By John Arcibal and Elan Halpern November 4, 2016
With many camps of people adopting either the “Never Trump” or “Never Hillary” mindset, a huge number of eligible voters are turning themselves away from the polls. Even if you are among those who have no urge to cast a vote in this year’s presidential election, there remain many other bills and legislation that you could vote for on this year’s ballot. Depending on the state you are voting in, you might have a say on whether marijuana becomes legal, the death penalty is abolished, cigarettes are taxed, and many more interesting and important topics.
California in particular has a substantial list of significant propositions, and this article will provide a short summary about a number of them, hopefully encouraging discouraged voters to take their opinions to the polls.
Legalization of Marijuana
In California the usage of medical marijuana is already legal, but if passed, Proposition 64 would legalize recreational marijuana for people age twenty-one and older. This would also create two new taxes on marijuana, on both the cultivation and the retail sale of the plant. The revenue created by the taxes would go towards drug research, youth programs, and reducing the environmental impact from marijuana production.
Condoms in Pornography
California is a leading producer of pornographic films. If Proposition 60 passes, it would create a new requirement for pornographic actors and producers to use and visibly show the usage of condoms in their pornographic films. It would also require pornographic producers to cover health benefits and checkups for the performers in these films.
Proposition 63, if passed, would add additional requirements for background checks and mandatory permits for individuals seeking to buy ammunition. It would also impose a ban on the possession of large-capacity ammunition magazines.
Health Care & Drug Prices
Proposition 52, if passed, would continue the collection of California’s Medi-Cal Hospital Fee. This fee, imposed on hospitals, allocates money to fund Medi-Cal services for uninsured patients and children’s health coverage. Additionally, Proposition 61 supports the regulation of drug prices by requiring state agencies to pay no more than the U.S. Department of Veterans Affairs for prescription drugs.
Proposition 67, if it passes, would continue the ban on plastic bags in grocery and other retail stores. A similar proposition on this year’s ballot will also determine whether or not the money collected from the sale of carry-out bags will be redirected into environmental conservation and protection initiatives, including those on drought mitigation, wildlife restoration, and recycling.
Repealing the Death Penalty
Proposition 62, if passed, would repeal the death penalty in the state of California; life without the possibility of parole would replace capital punishment as the maximum punishment for murder. In addition to Prop 62, Proposition 66 is on the November 8th ballot. Their effects oppose each other; if Prop 66 passes, it would become more difficult to appeal or petition to challenge death penalty convictions and sentences. If both propositions pass, the proposition with the most support (yes votes) will supersede the other.

┄┄┄┄┄┄

- [TASK REQUIREMENTS] Write out the passage of the article on California's ballot propositions starting with "Proposition 67, if" and going on through "restoration, and recycling.", copying it word for word.

┄┄┄┄┄┄

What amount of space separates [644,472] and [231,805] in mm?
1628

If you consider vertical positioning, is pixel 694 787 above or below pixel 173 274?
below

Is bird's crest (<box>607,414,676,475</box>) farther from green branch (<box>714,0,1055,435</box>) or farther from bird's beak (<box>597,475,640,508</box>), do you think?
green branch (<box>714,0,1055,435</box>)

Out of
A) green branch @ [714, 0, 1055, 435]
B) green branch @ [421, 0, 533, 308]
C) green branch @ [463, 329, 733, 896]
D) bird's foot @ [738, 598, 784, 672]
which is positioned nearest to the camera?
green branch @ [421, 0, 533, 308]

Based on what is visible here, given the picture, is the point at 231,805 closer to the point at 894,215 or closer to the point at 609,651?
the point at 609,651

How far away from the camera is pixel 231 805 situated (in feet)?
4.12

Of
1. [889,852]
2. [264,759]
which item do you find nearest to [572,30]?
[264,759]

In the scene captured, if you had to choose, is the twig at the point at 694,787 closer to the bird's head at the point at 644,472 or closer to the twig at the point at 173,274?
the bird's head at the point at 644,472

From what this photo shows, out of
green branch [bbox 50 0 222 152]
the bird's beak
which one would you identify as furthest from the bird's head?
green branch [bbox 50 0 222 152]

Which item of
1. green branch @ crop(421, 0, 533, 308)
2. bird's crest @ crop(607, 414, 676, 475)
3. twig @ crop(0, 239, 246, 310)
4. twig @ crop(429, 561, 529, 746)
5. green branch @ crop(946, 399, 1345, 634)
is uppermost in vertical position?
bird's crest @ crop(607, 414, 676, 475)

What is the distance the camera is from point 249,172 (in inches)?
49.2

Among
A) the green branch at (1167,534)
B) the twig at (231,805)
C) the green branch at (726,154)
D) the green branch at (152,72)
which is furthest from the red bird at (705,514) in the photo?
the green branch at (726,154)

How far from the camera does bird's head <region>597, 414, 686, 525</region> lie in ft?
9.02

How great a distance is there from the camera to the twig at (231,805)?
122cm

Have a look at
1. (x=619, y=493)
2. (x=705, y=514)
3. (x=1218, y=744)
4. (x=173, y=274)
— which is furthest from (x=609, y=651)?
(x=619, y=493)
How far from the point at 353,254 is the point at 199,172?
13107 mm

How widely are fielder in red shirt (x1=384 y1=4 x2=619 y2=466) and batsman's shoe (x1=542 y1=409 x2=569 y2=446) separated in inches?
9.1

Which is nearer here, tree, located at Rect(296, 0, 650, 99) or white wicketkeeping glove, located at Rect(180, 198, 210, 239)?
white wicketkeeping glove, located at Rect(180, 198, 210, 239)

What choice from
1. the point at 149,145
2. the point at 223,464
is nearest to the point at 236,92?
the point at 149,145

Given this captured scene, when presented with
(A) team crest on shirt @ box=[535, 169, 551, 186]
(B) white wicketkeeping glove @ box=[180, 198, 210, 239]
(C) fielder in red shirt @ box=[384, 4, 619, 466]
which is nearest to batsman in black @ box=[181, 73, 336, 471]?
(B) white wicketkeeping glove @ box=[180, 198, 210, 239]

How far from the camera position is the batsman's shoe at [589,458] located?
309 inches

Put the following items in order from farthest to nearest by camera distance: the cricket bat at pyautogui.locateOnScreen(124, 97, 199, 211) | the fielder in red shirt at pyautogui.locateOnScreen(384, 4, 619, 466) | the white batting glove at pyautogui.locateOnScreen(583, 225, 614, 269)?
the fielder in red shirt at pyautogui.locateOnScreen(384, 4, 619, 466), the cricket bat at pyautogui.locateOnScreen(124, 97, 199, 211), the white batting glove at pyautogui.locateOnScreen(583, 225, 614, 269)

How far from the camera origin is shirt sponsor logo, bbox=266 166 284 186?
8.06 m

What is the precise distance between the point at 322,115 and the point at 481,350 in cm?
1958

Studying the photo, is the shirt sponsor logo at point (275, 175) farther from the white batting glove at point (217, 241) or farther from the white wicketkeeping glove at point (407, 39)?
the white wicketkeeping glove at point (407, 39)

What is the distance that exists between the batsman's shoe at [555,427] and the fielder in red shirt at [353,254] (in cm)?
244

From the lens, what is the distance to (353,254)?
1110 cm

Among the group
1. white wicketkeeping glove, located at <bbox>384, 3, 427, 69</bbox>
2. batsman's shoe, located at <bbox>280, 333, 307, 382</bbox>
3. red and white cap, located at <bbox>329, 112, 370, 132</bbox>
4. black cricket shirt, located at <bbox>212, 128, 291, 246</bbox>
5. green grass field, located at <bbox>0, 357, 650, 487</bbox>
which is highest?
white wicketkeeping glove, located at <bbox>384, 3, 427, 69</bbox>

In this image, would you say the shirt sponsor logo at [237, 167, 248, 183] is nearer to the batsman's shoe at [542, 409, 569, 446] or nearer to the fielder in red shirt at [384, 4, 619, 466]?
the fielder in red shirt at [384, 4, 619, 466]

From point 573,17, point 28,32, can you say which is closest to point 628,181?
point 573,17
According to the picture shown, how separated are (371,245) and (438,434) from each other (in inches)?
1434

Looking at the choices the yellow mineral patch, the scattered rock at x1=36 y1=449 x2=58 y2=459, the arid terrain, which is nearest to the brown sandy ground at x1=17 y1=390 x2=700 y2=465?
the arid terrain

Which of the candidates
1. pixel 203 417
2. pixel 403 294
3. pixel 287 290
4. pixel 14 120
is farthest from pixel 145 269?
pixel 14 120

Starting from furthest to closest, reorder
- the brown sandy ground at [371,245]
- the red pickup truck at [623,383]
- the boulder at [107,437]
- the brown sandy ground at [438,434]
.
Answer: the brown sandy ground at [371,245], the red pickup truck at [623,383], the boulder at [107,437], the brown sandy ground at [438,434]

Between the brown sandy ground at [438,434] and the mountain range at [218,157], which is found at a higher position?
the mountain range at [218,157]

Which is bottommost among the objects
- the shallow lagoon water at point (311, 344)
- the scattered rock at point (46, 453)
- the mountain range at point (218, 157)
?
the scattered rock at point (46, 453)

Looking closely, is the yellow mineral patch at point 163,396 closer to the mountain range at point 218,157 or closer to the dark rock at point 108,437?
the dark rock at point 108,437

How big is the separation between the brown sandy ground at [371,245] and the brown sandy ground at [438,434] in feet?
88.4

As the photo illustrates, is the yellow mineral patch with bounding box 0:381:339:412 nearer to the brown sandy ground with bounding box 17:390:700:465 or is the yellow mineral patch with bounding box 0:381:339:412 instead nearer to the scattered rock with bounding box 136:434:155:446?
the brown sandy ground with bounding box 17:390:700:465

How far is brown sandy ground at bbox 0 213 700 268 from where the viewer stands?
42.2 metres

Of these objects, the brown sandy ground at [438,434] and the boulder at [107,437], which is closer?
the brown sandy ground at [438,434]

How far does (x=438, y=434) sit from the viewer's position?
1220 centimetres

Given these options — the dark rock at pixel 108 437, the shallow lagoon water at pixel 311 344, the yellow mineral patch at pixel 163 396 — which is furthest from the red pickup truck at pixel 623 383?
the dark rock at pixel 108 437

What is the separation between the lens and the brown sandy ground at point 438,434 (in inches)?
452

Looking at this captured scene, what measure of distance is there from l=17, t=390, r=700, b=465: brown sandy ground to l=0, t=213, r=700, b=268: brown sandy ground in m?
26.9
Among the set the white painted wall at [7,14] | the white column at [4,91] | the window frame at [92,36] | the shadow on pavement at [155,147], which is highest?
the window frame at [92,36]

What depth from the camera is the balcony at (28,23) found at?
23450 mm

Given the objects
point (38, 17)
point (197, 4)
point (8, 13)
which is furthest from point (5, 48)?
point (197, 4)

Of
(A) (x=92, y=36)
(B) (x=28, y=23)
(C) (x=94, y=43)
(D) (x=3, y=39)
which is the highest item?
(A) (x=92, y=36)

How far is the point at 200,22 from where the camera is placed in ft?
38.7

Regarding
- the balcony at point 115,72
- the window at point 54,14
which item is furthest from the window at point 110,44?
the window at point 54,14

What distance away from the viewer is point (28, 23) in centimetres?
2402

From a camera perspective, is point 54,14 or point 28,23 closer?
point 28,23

┄┄┄┄┄┄

- [PROBLEM SOLUTION]
Proposition 67, if it passes, would continue the ban on plastic bags in grocery and other retail stores. A similar proposition on this year’s ballot will also determine whether or not the money collected from the sale of carry-out bags will be redirected into environmental conservation and protection initiatives, including those on drought mitigation, wildlife restoration, and recycling.